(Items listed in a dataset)
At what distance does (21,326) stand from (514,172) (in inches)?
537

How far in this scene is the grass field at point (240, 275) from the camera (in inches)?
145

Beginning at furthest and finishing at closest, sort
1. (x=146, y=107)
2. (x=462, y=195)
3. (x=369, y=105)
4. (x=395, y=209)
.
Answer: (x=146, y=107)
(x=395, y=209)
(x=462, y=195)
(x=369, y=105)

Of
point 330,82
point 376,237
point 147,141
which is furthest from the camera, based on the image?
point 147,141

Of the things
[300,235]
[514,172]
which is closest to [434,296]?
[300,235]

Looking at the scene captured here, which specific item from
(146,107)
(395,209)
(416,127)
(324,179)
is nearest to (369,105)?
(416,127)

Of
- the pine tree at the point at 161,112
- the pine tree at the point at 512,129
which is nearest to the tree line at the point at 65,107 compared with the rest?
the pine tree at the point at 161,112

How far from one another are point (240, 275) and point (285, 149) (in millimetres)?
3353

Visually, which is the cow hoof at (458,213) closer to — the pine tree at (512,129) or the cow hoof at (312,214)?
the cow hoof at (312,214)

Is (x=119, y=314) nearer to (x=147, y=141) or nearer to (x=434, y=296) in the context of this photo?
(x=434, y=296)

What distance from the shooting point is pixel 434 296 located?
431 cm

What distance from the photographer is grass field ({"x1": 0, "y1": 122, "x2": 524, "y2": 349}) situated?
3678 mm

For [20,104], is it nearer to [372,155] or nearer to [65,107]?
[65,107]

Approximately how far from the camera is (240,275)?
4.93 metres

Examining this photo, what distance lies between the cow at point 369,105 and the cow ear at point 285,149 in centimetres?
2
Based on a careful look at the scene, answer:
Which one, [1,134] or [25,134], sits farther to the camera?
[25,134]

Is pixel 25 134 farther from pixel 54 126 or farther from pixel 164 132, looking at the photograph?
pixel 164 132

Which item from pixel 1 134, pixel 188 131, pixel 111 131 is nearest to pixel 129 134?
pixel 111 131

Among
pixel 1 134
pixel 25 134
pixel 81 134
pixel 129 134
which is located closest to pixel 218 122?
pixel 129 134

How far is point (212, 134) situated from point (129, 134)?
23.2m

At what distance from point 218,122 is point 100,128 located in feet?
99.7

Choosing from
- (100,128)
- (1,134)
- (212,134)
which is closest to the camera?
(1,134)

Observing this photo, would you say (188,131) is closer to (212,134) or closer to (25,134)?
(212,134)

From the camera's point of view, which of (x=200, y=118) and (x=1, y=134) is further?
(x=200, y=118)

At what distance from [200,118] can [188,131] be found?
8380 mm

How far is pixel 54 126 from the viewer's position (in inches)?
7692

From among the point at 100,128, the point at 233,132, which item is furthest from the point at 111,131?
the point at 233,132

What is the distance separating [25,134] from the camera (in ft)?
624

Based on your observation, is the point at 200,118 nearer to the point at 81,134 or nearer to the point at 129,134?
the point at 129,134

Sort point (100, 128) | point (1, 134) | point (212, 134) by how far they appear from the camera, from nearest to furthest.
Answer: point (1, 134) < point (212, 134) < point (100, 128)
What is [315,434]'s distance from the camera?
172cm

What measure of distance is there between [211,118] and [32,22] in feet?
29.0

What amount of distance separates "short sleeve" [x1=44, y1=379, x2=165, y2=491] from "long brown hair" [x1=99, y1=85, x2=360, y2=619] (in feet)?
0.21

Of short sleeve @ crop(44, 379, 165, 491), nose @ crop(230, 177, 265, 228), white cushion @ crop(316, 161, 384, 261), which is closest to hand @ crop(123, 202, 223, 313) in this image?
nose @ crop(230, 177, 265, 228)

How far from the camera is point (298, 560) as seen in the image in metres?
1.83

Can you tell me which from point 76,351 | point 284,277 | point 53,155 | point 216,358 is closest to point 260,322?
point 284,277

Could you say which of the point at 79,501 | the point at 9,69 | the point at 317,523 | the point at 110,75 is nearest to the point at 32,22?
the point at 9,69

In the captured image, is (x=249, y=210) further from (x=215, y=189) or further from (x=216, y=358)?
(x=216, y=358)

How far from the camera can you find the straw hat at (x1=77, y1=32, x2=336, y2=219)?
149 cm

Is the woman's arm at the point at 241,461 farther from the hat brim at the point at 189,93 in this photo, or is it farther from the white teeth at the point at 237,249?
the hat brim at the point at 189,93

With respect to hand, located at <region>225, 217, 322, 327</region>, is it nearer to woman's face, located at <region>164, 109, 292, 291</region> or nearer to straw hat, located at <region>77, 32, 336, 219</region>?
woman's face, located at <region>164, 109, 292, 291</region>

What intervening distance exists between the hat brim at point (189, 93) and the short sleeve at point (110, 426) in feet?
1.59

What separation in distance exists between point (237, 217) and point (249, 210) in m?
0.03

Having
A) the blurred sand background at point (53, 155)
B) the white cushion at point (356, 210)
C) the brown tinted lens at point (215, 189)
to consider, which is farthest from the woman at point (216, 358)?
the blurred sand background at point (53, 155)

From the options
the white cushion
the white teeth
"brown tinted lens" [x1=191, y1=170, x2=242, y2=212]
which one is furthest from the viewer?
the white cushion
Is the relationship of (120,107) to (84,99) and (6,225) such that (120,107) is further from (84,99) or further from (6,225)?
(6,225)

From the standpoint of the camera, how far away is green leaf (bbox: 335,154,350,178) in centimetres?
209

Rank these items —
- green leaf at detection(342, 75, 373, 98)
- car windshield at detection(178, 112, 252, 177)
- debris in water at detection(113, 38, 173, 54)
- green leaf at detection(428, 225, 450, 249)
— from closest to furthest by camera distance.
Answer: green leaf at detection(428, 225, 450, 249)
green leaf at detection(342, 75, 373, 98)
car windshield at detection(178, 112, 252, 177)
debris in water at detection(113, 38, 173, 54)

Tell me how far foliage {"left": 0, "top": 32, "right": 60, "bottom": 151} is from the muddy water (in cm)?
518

SET PROBLEM:
Write the material out again word for word.

ANSWER TO THE TASK:
At what distance does (21,326) stand from (514,172) (in inches)?
537

How far in this scene is the grass field at point (240, 275) from the camera (in inches)?
145

Beginning at furthest and finishing at closest, sort
1. (x=146, y=107)
2. (x=462, y=195)
3. (x=369, y=105)
4. (x=395, y=209)
.
Answer: (x=146, y=107)
(x=395, y=209)
(x=462, y=195)
(x=369, y=105)

Of
point 330,82
point 376,237
point 147,141
which is furthest from the camera, based on the image?
point 147,141

Of the things
[300,235]
[514,172]
which is closest to [434,296]?
[300,235]

Looking at the scene captured here, which specific item from
(146,107)
(395,209)
(416,127)
(324,179)
is nearest to (369,105)?
(416,127)

Of
- the pine tree at the point at 161,112
- the pine tree at the point at 512,129
which is nearest to the tree line at the point at 65,107 compared with the rest?
the pine tree at the point at 161,112

How far from one another are point (240, 275) and point (285, 149) (in millimetres)?
3353

Visually, which is the cow hoof at (458,213) closer to — the pine tree at (512,129) or the cow hoof at (312,214)?
the cow hoof at (312,214)

Is (x=119, y=314) nearer to (x=147, y=141) or nearer to (x=434, y=296) in the context of this photo?
(x=434, y=296)

What distance from the shooting point is pixel 434 296 located?
431 cm

What distance from the photographer is grass field ({"x1": 0, "y1": 122, "x2": 524, "y2": 349}) situated?
3678 mm

For [20,104], is it nearer to [372,155] or nearer to [65,107]?
[65,107]

Approximately how far from the camera is (240,275)?
4.93 metres

Examining this photo, what distance lies between the cow at point 369,105 and the cow ear at point 285,149 in centimetres?
2
Based on a careful look at the scene, answer:
Which one, [1,134] or [25,134], sits farther to the camera?
[25,134]

Is pixel 25 134 farther from pixel 54 126 or farther from pixel 164 132, looking at the photograph?
pixel 164 132

Which item from pixel 1 134, pixel 188 131, pixel 111 131 is nearest to pixel 129 134?
pixel 111 131

Among
pixel 1 134
pixel 25 134
pixel 81 134
pixel 129 134
which is located closest to pixel 218 122?
pixel 129 134

How far is point (212, 134) situated from point (129, 134)?
23.2m

At what distance from point 218,122 is point 100,128 located in feet?
99.7

Choosing from
- (100,128)
- (1,134)
- (212,134)
which is closest to the camera?
(1,134)

Observing this photo, would you say (188,131) is closer to (212,134) or closer to (25,134)?
(212,134)

From the camera's point of view, which of (x=200, y=118) and (x=1, y=134) is further?
(x=200, y=118)

At what distance from [200,118] can [188,131] be found?
8380 mm

How far is pixel 54 126 from the viewer's position (in inches)?
7692

From among the point at 100,128, the point at 233,132, which item is furthest from the point at 111,131?
the point at 233,132

What is the distance separating [25,134] from the camera (in ft)?
624

Based on your observation, is the point at 200,118 nearer to the point at 81,134 or nearer to the point at 129,134?
the point at 129,134

Sort point (100, 128) | point (1, 134) | point (212, 134) by how far they appear from the camera, from nearest to furthest.
Answer: point (1, 134) < point (212, 134) < point (100, 128)
What is [315,434]'s distance from the camera?
172cm

What measure of distance is there between [211,118] and [32,22] in feet?
29.0

What amount of distance separates "short sleeve" [x1=44, y1=379, x2=165, y2=491] from "long brown hair" [x1=99, y1=85, x2=360, y2=619] (in feet)?
0.21

Of short sleeve @ crop(44, 379, 165, 491), nose @ crop(230, 177, 265, 228), white cushion @ crop(316, 161, 384, 261), which is closest to hand @ crop(123, 202, 223, 313) in this image?
nose @ crop(230, 177, 265, 228)

How far from the camera is point (298, 560) as seen in the image in metres?
1.83

Can you tell me which from point 76,351 | point 284,277 | point 53,155 | point 216,358 is closest to point 260,322?
point 284,277

Could you say which of the point at 79,501 | the point at 9,69 | the point at 317,523 | the point at 110,75 is nearest to the point at 32,22?
the point at 9,69

In the captured image, is (x=249, y=210) further from (x=215, y=189) or further from (x=216, y=358)?
(x=216, y=358)

How far from the camera can you find the straw hat at (x1=77, y1=32, x2=336, y2=219)?
149 cm

Is the woman's arm at the point at 241,461 farther from the hat brim at the point at 189,93 in this photo, or is it farther from the white teeth at the point at 237,249?
the hat brim at the point at 189,93

With respect to hand, located at <region>225, 217, 322, 327</region>, is it nearer to woman's face, located at <region>164, 109, 292, 291</region> or nearer to straw hat, located at <region>77, 32, 336, 219</region>?
woman's face, located at <region>164, 109, 292, 291</region>

What intervening distance exists between the hat brim at point (189, 93) and the short sleeve at point (110, 426) in feet?
1.59

What separation in distance exists between point (237, 217) and point (249, 210) in m?
0.03

Having
A) the blurred sand background at point (53, 155)
B) the white cushion at point (356, 210)
C) the brown tinted lens at point (215, 189)
to consider, which is farthest from the woman at point (216, 358)?
the blurred sand background at point (53, 155)

From the options
the white cushion
the white teeth
"brown tinted lens" [x1=191, y1=170, x2=242, y2=212]
which one is furthest from the viewer?
the white cushion
Is the relationship of (120,107) to (84,99) and (6,225) such that (120,107) is further from (84,99) or further from (6,225)?
(6,225)

From the standpoint of the camera, how far away is green leaf (bbox: 335,154,350,178) in centimetres?
209

Rank these items —
- green leaf at detection(342, 75, 373, 98)
- car windshield at detection(178, 112, 252, 177)
- debris in water at detection(113, 38, 173, 54)
- green leaf at detection(428, 225, 450, 249)
— from closest to furthest by camera distance.
Answer: green leaf at detection(428, 225, 450, 249)
green leaf at detection(342, 75, 373, 98)
car windshield at detection(178, 112, 252, 177)
debris in water at detection(113, 38, 173, 54)

Tell me how far foliage {"left": 0, "top": 32, "right": 60, "bottom": 151} is from the muddy water (in cm)?
518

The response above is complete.